Prime Minister Boris Johnson is facing calls to respond to allegations he broke COVID rules by hosting a festive quiz at Downing Street while restrictions were in force.
Labour said the prime minister “might have misled” MPs after he told the House of Commons he had been given assurances that social distancing measures were not broken by Number 10 last year.
The party is calling on Mr Johnson to attend Parliament to “fess up” about whether he and staff partied and socialised while restrictions were in place.
It comes amid fresh claims over the weekend that the PM was involved in an impromptu quiz on 15 December last year, with the Sunday Mirror publishing a photo showing him flanked by colleagues, draped in tinsel and wearing a Santa hat, in the Number 10 library.
The newspaper quoted a source who claimed that many staff were huddled by computers in their offices, conferring on questions and drinking alcohol, while the quiz was taking place.

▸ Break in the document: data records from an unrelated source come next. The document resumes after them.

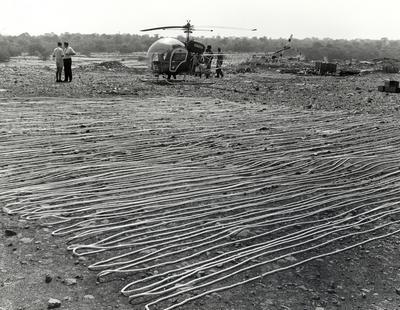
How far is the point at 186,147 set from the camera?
849 cm

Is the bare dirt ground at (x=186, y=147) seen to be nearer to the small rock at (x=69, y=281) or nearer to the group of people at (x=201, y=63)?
the small rock at (x=69, y=281)

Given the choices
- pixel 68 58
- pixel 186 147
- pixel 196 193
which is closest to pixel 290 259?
pixel 196 193

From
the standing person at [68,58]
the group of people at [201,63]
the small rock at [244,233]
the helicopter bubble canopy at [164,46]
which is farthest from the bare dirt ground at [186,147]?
the group of people at [201,63]

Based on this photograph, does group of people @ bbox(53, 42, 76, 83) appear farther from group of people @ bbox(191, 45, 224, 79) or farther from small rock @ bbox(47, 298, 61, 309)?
small rock @ bbox(47, 298, 61, 309)

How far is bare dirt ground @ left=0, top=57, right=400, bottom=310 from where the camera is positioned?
163 inches

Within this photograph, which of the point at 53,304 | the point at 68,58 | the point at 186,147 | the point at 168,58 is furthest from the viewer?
the point at 168,58

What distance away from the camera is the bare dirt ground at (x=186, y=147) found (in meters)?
4.13

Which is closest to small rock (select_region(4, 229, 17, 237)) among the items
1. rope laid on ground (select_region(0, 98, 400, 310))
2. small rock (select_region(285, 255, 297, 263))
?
rope laid on ground (select_region(0, 98, 400, 310))

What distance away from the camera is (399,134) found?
9.97 metres

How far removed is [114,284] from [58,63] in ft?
49.7

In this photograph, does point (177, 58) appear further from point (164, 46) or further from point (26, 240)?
point (26, 240)

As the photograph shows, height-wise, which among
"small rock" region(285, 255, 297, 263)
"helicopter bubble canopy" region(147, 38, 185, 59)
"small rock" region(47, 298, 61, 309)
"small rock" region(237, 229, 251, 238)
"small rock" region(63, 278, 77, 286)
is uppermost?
"helicopter bubble canopy" region(147, 38, 185, 59)

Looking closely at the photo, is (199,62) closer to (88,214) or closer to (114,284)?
(88,214)

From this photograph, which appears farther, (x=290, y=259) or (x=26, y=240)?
(x=26, y=240)
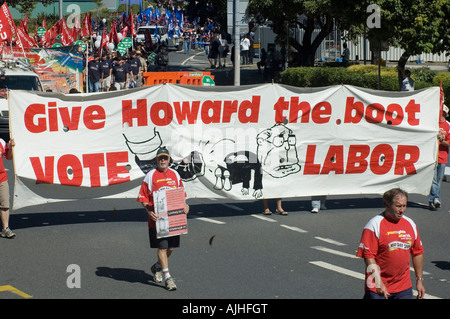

Downing Street has confirmed Mr Johnson “briefly” attended the “virtual” quiz at the end of last year.
At the time, Tier 2 restrictions were in place across London which stated that there could be no mixing of households indoors, apart from support bubbles, and a maximum of six people outside.
Official guidance also set out that there should not be work lunches or parties “where that is a primarily social activity” and was not exempted for “work purposes”.
Sir Keir Starmer told the BBC that the latest revelation about Mr Johnson meant it was “very hard” to see how the rules could have been adhered to.
Deputy Labour leader Angela Rayner said: “Despite repeated denials of parties in Number 10, it has now transpired that there were numerous parties, gatherings and the prime minister even took part in a festive quiz.
“It appears that Boris Johnson lied to the country and broke the law.
“It is increasingly clear that the prime minister presided over a culture of ignoring the rules that he told everyone else to follow. It’s time to fess up.”
She added: “Boris Johnson and the Conservatives really believe it’s one rule for them, another for everyone else.”
Investigation launched into potential rule-breaking in government last year
The Times reported that the online quiz will be included as part of Cabinet Secretary Simon Case’s investigation into potential rule-breaking in government last year.
The head of the Civil Service is already looking into claims of a December Christmas party and November staff leaving do at Number 10, as well as festive drinks at the Department for Education.
Mr Case has the power to widen the investigation if fresh evidence comes to light, according to the Cabinet Office.
On Sunday, Education Secretary Nadhim Zahawi defended Mr Johnson telling broadcasters that the virtual event had respected the rules.